Fall is coming – but not quite yet. It’s a perfect time for visiting gardens! Gone are the summer crowds, leaving the Coneflowers, Chrysanthemums, Asters and Solidago all to me. Ornamental grasses are fully grown, their seed heads bursting as they sway in the breeze. Squirrels wander the woods collecting acorns as they drop from high branches. There is a stir in the air, as if last call has been announced. 

A few years ago I visited the Lewis Ginter Botanical Garden in Richmond, Virginia (one of the best gardens around, in my opinion).  I wandered through the collections appreciating the subtle sounds and movements I don’t always get to notice. I smiled at the sounds of the wind, water and bees. 

In the Japanese garden there is a replica Tea House overlooking a pond. Maple trees provide a bit of privacy and shade.  Surrounding the Tea House is a beautiful stream that twists through stone and lush vegetation.  A pair of wooden foot bridges cross the stream, inviting contemplation of the swirling waters below.
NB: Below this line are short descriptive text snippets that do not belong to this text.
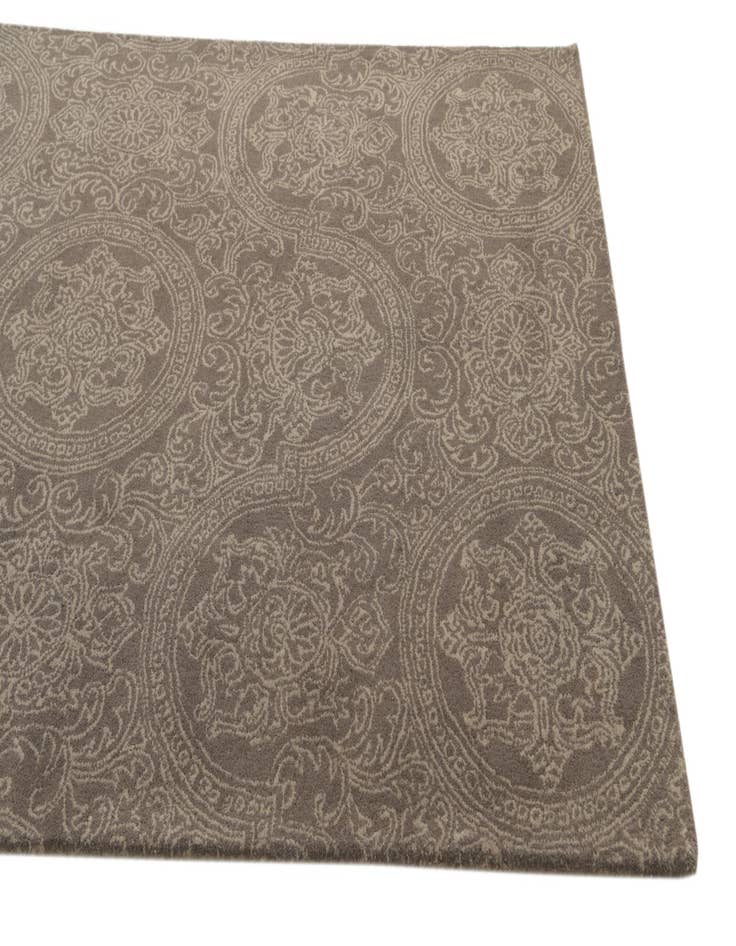 Detail image of  5' 2 x 8' Luna Wool Rug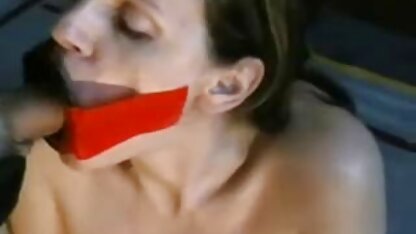 Busty chó cái hút một lớn xem sec vang anh vòi nước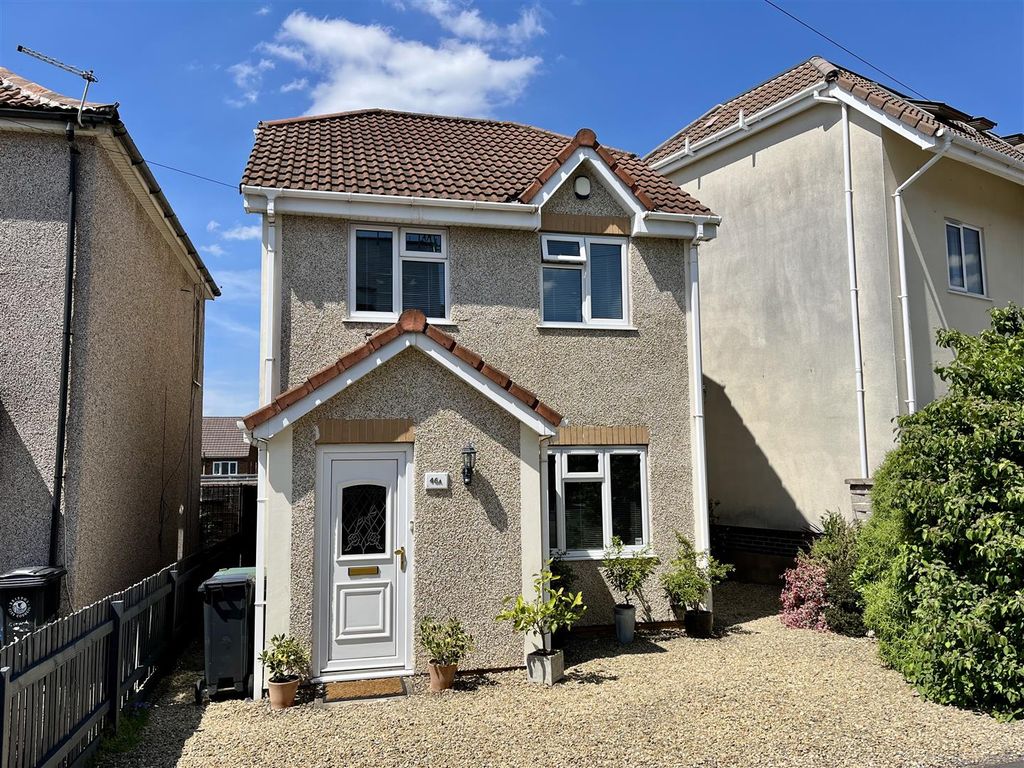 3 bed detached house for sale in Savoy Road, Brislington, Bristol BS4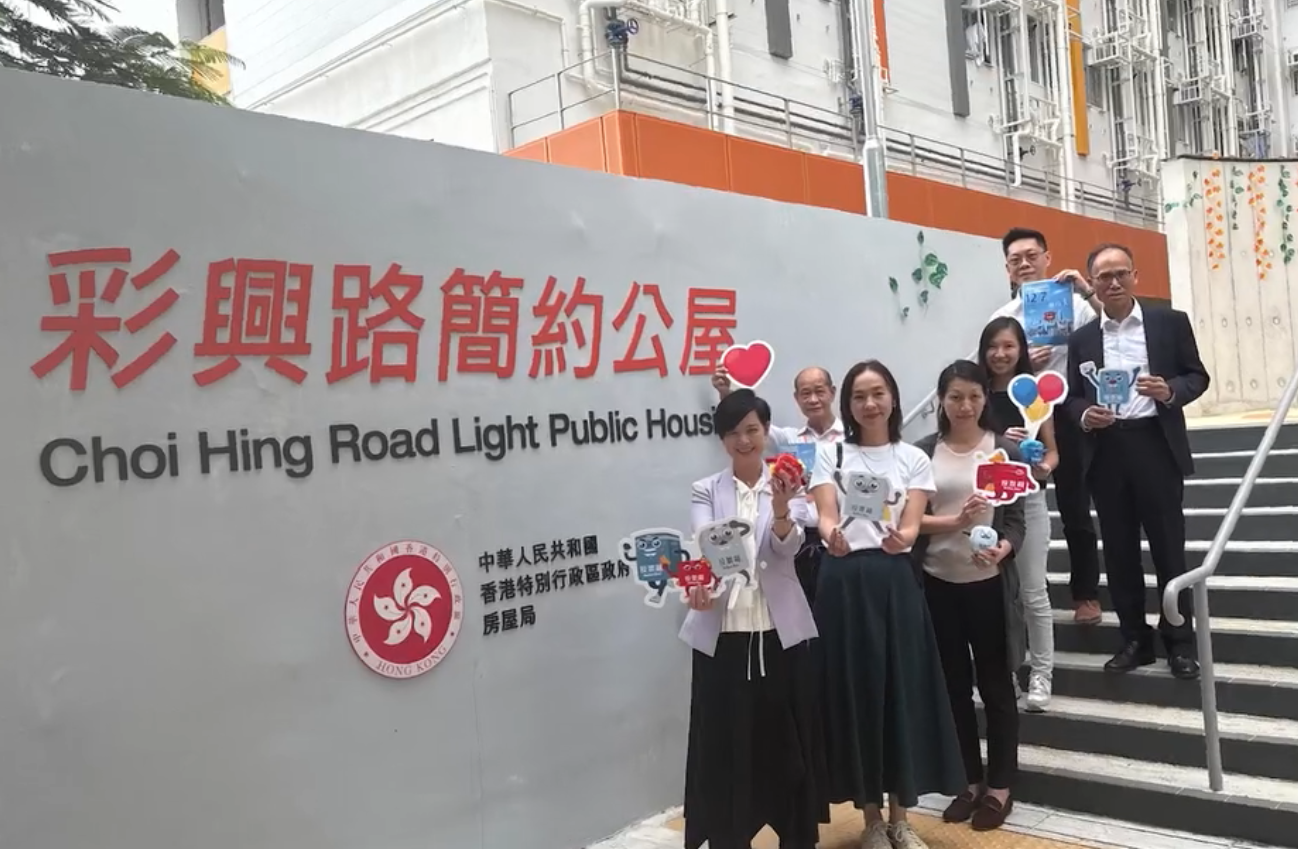 有片丨何永賢走訪簡約公屋派傳單 呼籲居民下月踴躍投票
Looking over one of the bridges I spotted a bright red leaf on one of the stones below. The bold colors stood out against the shadowy waters under the opposite bridge. I stared at it for a while, waiting for the current to catch it and carry it downstream.  A few waves tickled the leaf, but it stayed put on that stone.  The more I watched it, the more I became aware of its purpose in announcing fall’s arrival.

I lost track of time as I studied and photographed this leaf. Walking up and down the bridge I looked for different patterns of stone and water to provide a suitable background. The photographs were nice, with a geometric flavor to them, but they felt static.

Searching for a new angle I kneeled low and composed through the bridge’s pickets.  Bingo!  The lower viewing angle added depth and perspective, isolating the leaf on a rocky outpost. The leaf’s position looked much more tentative in the swirl of water around it.

As I tweaked the position of my tripod to get the best angle possible, clouds began to cover the sun, casting shadows on the stream below. The brightly colored leaf became an exclamation point on the black rock.

I don’t like to pick favorites, but I have a special appreciation of this photograph. It has a dynamic feel to it, and a bit of an edge. The leaf is a bold focal point, but the background does not get overpowered.  The dark stone and the braided stream bed create interesting patterns that circle the leaf and return the eye to the center. Yin and yang are happy.